One of the first groups to combine steward-ownership with employee ownership is an auto repair group in Utah. Clegg Auto has four shops, and with the help of Common Trust, transitioned ownership of its shops to employees through a steward-ownership trust model. This allowed Clegg Auto to secure its legacy while sharing the roadmap with others. One important aspect of the Clegg steward-ownership trust is that it decrees that the company can never be sold, protecting their independence in perpetuity. Many steward-owned companies include this clause to further protect their mission and stakeholders from the allure of acquisition. This presents a major departure from the exit-driven business logic of the Silicon Valley-style startup and introduces questions of how early-stage investment will work in a steward-owned context.

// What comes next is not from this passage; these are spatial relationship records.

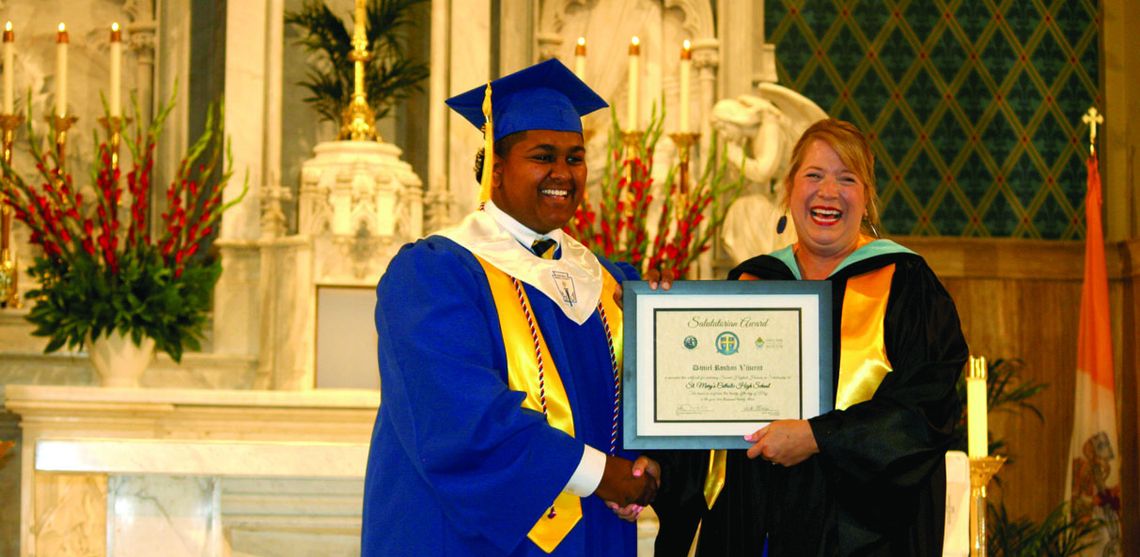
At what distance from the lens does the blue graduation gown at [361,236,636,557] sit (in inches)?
112

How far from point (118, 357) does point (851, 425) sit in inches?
117

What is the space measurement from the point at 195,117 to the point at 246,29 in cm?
64

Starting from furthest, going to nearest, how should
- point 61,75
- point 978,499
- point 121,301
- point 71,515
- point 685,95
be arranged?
point 685,95 < point 61,75 < point 121,301 < point 978,499 < point 71,515

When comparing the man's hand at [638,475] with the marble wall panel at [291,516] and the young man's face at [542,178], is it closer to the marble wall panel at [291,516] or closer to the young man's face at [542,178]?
the young man's face at [542,178]

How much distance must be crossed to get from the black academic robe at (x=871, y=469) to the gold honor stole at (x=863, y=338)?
14mm

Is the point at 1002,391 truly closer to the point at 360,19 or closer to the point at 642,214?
the point at 642,214

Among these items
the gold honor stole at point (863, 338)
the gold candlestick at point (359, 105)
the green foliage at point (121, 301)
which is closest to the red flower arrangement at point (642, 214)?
the gold candlestick at point (359, 105)

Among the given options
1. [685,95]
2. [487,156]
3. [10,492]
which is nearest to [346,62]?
[685,95]

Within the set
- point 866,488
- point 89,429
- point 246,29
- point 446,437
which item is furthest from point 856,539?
point 246,29

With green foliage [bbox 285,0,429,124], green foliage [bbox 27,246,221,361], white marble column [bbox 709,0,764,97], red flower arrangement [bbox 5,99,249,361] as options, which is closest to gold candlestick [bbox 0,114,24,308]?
red flower arrangement [bbox 5,99,249,361]

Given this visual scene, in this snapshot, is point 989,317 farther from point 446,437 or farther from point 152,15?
point 446,437

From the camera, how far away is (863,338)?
3.02 metres

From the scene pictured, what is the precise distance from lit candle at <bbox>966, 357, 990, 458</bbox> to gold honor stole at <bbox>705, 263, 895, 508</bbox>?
53.4 inches

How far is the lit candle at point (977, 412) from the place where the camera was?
4328 mm
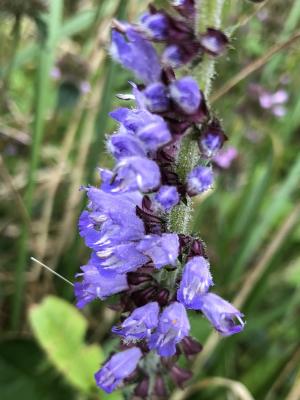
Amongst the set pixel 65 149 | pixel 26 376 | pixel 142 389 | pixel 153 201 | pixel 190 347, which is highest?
pixel 153 201

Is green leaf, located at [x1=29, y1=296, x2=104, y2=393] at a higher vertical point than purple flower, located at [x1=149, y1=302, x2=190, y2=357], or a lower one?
lower

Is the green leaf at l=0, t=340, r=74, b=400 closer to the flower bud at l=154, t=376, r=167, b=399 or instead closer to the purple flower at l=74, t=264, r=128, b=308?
the flower bud at l=154, t=376, r=167, b=399

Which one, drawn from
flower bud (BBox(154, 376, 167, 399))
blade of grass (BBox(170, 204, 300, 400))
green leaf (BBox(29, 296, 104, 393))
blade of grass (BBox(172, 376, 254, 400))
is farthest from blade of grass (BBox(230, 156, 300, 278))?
flower bud (BBox(154, 376, 167, 399))

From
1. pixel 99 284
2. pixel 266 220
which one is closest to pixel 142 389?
pixel 99 284

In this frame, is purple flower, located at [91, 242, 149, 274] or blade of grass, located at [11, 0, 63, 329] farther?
blade of grass, located at [11, 0, 63, 329]

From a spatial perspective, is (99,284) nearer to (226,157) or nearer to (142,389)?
(142,389)

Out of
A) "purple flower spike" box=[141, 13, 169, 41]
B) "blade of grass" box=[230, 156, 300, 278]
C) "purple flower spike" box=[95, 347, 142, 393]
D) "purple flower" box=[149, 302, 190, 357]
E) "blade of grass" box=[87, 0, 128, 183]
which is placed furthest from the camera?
"blade of grass" box=[230, 156, 300, 278]
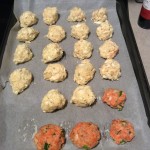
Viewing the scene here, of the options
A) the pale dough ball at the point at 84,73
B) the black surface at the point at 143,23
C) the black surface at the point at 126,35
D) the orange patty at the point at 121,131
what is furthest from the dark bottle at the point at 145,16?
the orange patty at the point at 121,131

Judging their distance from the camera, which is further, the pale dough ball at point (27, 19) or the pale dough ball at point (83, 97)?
the pale dough ball at point (27, 19)

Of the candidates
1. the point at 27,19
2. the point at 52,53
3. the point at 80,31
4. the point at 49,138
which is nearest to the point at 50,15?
the point at 27,19

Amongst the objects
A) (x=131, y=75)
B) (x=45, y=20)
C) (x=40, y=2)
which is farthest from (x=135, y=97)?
(x=40, y=2)

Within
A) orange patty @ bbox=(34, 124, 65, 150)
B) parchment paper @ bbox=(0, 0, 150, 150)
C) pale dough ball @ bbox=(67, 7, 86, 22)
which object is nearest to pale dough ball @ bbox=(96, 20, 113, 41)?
parchment paper @ bbox=(0, 0, 150, 150)

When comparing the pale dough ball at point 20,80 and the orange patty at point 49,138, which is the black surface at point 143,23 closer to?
the pale dough ball at point 20,80

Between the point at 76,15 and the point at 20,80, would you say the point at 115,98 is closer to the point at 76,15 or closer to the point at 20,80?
the point at 20,80

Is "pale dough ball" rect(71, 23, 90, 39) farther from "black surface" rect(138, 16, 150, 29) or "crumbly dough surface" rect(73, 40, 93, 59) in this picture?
"black surface" rect(138, 16, 150, 29)
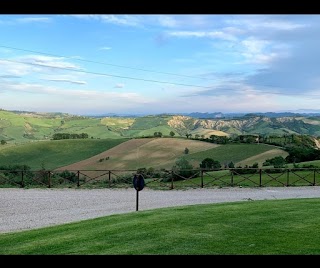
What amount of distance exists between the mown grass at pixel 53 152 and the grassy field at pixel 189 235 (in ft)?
148

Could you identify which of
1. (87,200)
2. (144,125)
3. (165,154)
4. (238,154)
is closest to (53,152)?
(165,154)

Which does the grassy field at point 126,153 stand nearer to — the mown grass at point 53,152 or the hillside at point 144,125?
the mown grass at point 53,152

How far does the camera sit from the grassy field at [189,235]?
20.0ft

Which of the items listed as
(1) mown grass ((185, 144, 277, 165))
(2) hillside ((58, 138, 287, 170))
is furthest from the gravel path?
(1) mown grass ((185, 144, 277, 165))

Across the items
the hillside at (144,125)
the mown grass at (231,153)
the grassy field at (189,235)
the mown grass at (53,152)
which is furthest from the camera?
the hillside at (144,125)

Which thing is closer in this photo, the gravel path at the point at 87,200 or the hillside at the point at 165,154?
the gravel path at the point at 87,200

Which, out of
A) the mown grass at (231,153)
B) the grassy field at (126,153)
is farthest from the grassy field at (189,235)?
the mown grass at (231,153)

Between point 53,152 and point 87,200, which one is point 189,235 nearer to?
point 87,200

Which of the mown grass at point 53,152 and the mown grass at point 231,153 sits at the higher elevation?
the mown grass at point 231,153

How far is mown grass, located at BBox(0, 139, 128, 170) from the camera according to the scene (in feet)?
181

Money itself is also up for redesign. In Sardinia, a mutual credit system called Sardex was launched, allowing SMEs to directly trade goods and services with each other using Sardex units as a complementary currency. Rather than the traditional money markets, they created new grassroots markets governed by different rules and member-driven economic participation. This allows value to recirculate inside the local economy, and gives businesses an incentive to trade and collaborate with their neighbors. By making credit less scarce, it also helps to grow the economy without the artificial ceiling that happens when cash flow is slow but a business otherwise still has the ability and desire to trade.
Revitalizing Main Street
From reforming corporate governance codes to restructuring money itself, the possibilities for new legal forms and financial arrangements are vast. The path will be iterative, but each new example helps shield assets from extraction and creates value for their stakeholder ecosystems. Perhaps if we can rewrite the source code at the core of business, we might have a chance at turning the tide on the massive crises facing us today.